→ AIM OF THE TASK
Every line from the start of the data through the line containing "Подробная схема посадки винограда" should be retyped exactly; the pictures should not.

→ Web page caption snippets
———

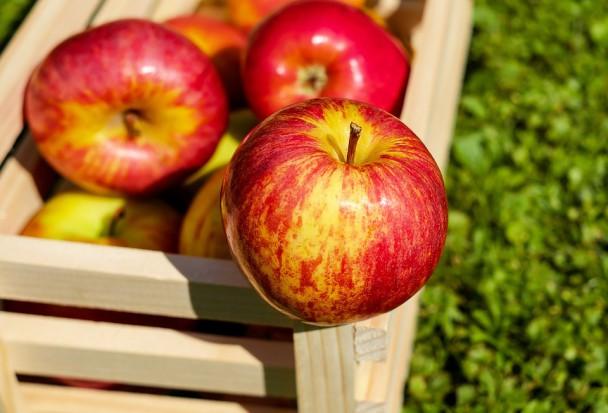 """Lubelskie: Sadownicy chcą promować """"Jabłko Lubelskie"""""""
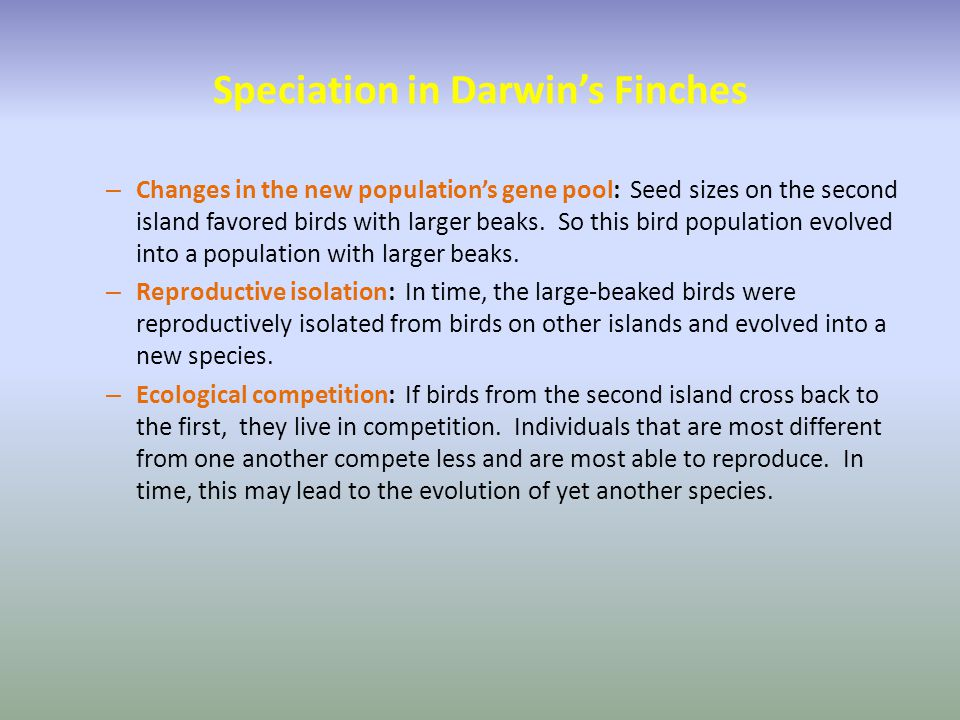 Speciation in Darwin's Finches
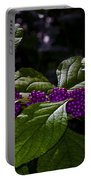 American Beauty Berry II Portable Battery Charger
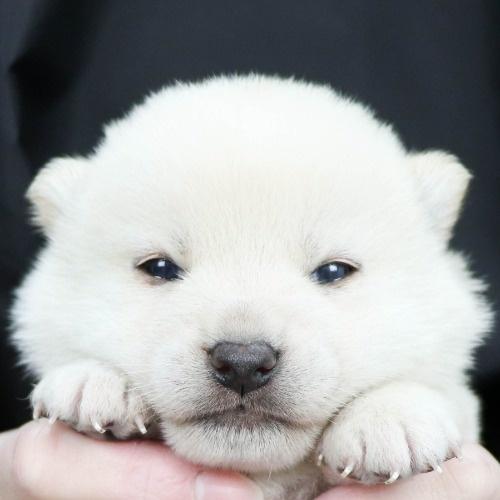 柴犬の子犬(ID:1262511856)の1枚目の写真/更新日:2019-11-16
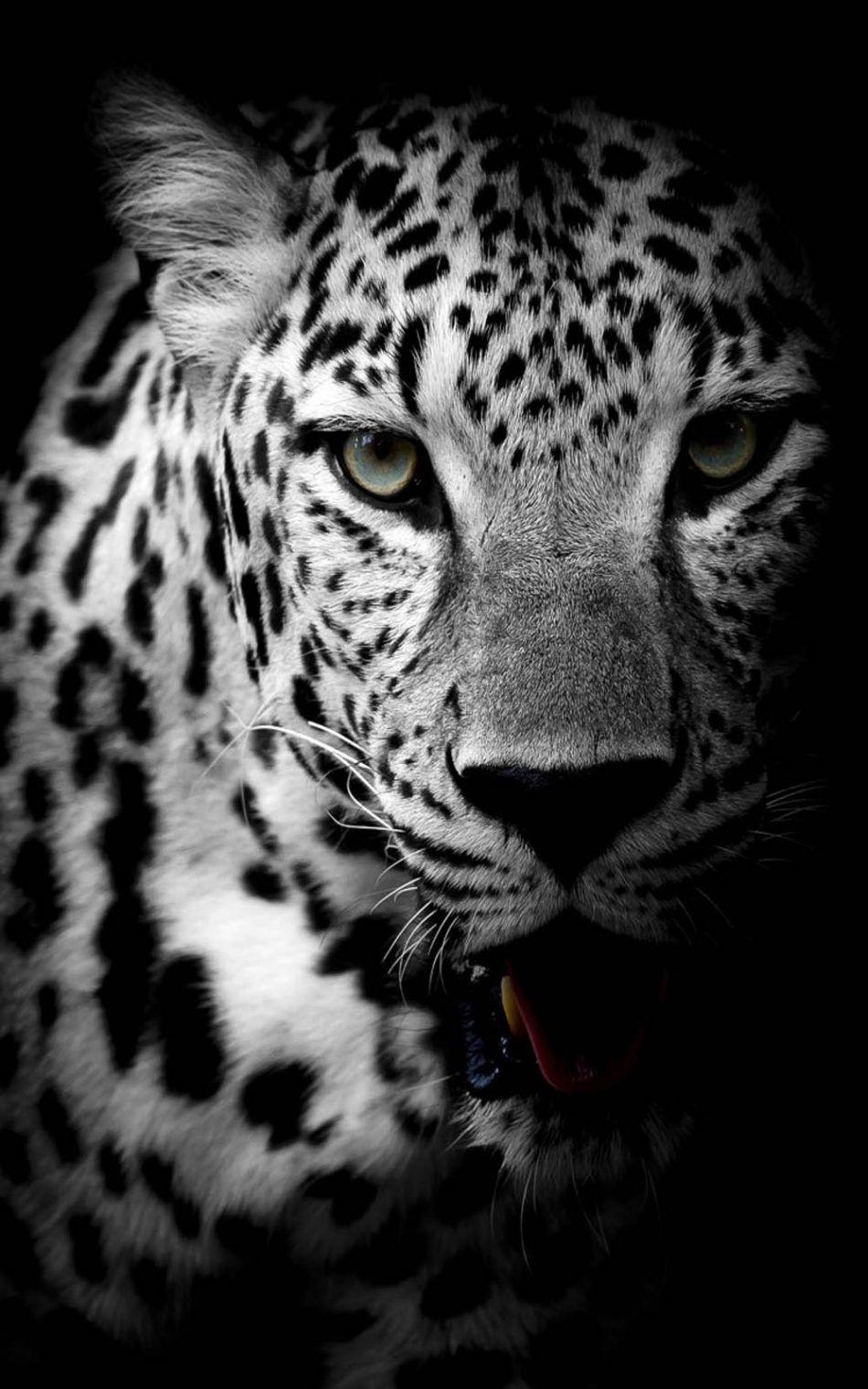 Leopard Black & White Free 4K Ultra HD Mobile Wallpaper in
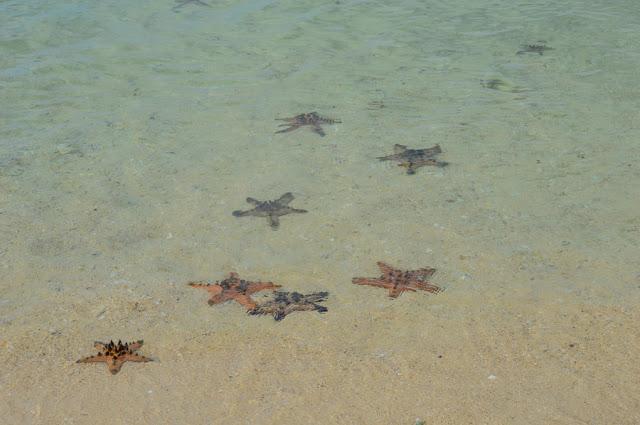 Marine Life Magalawa Island
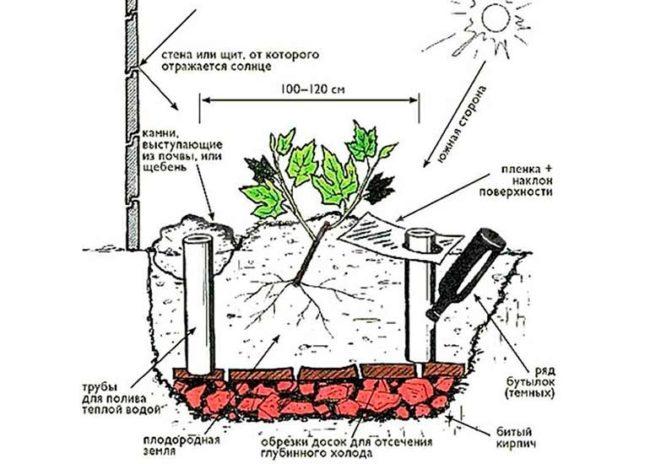 Подробная схема посадки винограда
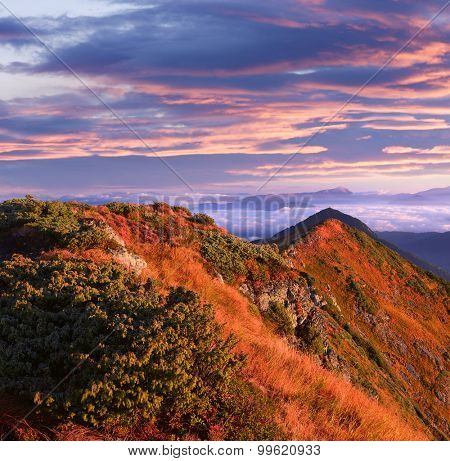 Morning landscape in the mountains in autumn. Colorful sunrise. Carpathian Mountains. Ukraine, Europe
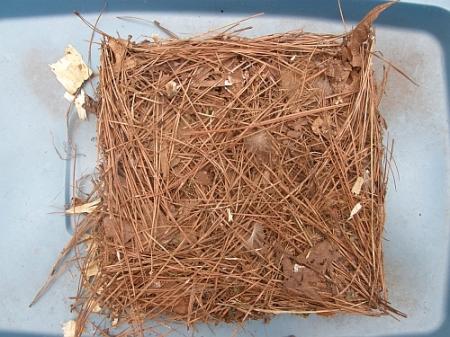 GCF nest #1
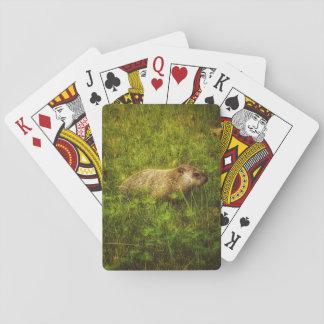 Groundhog in Spielkarten eines Feldes
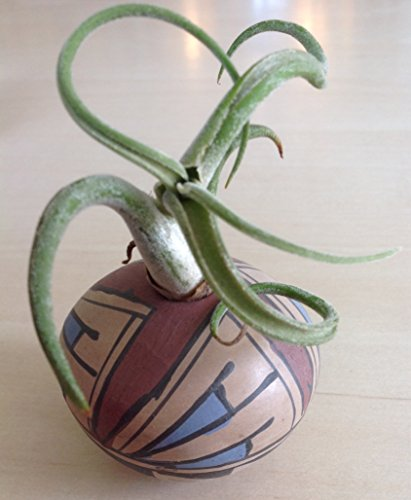 Rare, Vintage hand crafted Mata Ortiz mexican seed pot with air plant.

———

→ OUTPUT FOR THIS EXERCISE
 """Lubelskie: Sadownicy chcą promować """"Jabłko Lubelskie"""""""
 Speciation in Darwin's Finches
 American Beauty Berry II Portable Battery Charger
 柴犬の子犬(ID:1262511856)の1枚目の写真/更新日:2019-11-16
 Leopard Black & White Free 4K Ultra HD Mobile Wallpaper in
 Marine Life Magalawa Island
 Подробная схема посадки винограда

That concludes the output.